*AIM OF THE EXERCISE*: From the line that holds "From the image provided, is" to the last line of the data, copy everything exactly; leave out all the rest.

>>>>

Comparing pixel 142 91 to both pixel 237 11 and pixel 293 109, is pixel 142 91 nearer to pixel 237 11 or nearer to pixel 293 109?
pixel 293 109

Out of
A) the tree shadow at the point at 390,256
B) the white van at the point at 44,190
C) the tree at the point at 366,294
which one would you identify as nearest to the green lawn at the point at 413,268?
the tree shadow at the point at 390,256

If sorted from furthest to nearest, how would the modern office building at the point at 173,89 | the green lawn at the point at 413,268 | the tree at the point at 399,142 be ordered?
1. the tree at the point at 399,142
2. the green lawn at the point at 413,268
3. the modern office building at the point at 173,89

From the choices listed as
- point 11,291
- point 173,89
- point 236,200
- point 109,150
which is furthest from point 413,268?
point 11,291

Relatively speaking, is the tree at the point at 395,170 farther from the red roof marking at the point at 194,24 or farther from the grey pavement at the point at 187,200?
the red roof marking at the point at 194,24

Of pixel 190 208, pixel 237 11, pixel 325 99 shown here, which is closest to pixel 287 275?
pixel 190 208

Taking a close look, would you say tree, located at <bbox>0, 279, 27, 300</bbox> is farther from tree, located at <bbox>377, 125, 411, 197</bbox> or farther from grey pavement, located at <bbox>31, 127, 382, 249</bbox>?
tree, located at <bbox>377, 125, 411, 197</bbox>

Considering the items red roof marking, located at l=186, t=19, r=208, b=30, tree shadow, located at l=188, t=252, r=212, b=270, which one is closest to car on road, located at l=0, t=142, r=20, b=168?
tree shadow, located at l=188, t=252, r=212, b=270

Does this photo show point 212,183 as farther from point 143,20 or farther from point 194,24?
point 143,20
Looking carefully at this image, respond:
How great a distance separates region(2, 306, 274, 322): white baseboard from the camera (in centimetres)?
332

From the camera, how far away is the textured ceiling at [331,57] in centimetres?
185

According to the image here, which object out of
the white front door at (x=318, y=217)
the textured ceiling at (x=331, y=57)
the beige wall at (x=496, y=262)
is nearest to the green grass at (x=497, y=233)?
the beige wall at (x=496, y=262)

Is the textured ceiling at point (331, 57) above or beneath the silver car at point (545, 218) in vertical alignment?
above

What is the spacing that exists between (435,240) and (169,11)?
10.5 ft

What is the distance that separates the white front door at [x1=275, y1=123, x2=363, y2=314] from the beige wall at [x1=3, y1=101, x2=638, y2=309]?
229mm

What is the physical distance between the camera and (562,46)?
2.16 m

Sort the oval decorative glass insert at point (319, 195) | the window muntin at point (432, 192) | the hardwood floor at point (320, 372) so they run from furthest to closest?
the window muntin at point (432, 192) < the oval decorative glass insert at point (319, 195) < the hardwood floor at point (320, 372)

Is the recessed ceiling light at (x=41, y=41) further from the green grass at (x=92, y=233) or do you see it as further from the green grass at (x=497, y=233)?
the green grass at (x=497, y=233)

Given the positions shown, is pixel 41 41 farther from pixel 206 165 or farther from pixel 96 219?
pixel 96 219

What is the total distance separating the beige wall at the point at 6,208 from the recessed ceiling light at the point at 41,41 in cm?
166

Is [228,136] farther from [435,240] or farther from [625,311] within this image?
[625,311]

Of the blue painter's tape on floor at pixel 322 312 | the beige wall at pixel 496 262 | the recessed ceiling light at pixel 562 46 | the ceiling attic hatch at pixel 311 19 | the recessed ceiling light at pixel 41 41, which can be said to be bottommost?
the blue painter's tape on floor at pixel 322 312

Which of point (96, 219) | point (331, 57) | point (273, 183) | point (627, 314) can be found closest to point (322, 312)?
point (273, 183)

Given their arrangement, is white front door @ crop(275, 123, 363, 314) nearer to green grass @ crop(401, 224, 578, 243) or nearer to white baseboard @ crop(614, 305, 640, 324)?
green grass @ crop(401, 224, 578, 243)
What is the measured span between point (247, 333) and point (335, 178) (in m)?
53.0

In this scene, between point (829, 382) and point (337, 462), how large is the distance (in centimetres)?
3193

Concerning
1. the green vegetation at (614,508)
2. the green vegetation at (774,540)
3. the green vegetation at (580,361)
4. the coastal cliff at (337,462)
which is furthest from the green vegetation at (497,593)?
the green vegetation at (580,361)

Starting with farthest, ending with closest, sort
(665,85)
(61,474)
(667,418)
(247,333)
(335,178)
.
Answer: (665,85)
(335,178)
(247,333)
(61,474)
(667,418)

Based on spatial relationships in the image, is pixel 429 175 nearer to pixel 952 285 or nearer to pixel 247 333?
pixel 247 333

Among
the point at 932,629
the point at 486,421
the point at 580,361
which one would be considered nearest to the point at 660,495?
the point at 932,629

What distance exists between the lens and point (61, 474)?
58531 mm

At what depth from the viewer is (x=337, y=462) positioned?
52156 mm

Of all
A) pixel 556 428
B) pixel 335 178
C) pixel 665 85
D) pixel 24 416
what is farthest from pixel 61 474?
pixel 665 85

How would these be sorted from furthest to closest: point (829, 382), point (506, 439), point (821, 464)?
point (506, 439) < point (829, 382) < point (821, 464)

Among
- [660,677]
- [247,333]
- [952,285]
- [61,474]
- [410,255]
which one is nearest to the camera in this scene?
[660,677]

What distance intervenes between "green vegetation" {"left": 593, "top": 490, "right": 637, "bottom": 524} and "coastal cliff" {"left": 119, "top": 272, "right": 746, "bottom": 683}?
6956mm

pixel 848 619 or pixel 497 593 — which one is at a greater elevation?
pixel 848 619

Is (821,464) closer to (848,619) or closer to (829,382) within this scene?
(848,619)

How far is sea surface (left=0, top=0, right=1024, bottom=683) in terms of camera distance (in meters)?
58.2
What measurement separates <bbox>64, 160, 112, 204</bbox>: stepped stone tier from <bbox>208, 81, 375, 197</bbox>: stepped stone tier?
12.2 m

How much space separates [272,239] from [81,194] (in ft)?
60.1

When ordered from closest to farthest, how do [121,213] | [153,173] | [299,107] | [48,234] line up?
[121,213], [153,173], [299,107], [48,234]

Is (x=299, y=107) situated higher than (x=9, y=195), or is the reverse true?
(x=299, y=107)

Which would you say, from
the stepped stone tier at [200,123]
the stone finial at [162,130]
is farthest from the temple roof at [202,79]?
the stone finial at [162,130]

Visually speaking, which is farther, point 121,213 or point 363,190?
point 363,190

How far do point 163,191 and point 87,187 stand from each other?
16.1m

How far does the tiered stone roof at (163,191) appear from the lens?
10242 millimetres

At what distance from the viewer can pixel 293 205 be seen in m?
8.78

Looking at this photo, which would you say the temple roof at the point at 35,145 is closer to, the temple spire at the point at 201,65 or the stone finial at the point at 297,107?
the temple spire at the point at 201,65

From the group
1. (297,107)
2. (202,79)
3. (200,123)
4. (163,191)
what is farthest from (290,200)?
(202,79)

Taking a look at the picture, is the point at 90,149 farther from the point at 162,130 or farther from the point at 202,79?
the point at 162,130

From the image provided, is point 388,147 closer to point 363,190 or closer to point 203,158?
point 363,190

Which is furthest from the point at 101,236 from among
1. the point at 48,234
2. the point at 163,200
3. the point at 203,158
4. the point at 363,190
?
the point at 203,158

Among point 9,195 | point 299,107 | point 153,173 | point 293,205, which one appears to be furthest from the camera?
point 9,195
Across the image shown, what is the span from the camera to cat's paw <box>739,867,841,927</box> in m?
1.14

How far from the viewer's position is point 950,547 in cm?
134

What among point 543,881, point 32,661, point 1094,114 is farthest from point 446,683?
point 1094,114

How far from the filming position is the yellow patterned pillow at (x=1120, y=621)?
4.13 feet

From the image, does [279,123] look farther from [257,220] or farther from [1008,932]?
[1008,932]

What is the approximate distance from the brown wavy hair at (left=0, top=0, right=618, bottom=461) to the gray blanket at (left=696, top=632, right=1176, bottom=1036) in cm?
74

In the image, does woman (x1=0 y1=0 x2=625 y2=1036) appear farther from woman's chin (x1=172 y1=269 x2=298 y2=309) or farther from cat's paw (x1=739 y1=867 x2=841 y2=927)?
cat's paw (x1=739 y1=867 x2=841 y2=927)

<<<<

*SOLVED PROBLEM*:
From the image provided, is point 388,147 closer to point 363,190 or closer to point 203,158?
point 363,190

Which is furthest from the point at 101,236 from among
1. the point at 48,234
2. the point at 163,200
3. the point at 203,158
4. the point at 363,190
?
the point at 203,158

Among point 9,195 | point 299,107 | point 153,173 | point 293,205, which one appears to be furthest from the camera?
point 9,195
Across the image shown, what is the span from the camera to cat's paw <box>739,867,841,927</box> in m?
1.14

How far from the viewer's position is point 950,547 in cm?
134

What among point 543,881, point 32,661, point 1094,114 is farthest from point 446,683?
point 1094,114

How far from the filming position is the yellow patterned pillow at (x=1120, y=621)?
4.13 feet

From the image, does [279,123] look farther from [257,220] or farther from [1008,932]?
[1008,932]

What is the approximate distance from the brown wavy hair at (left=0, top=0, right=618, bottom=461) to the gray blanket at (left=696, top=632, right=1176, bottom=1036) in cm?
74

In the image, does woman (x1=0 y1=0 x2=625 y2=1036) appear farther from woman's chin (x1=172 y1=269 x2=298 y2=309) or farther from cat's paw (x1=739 y1=867 x2=841 y2=927)?
cat's paw (x1=739 y1=867 x2=841 y2=927)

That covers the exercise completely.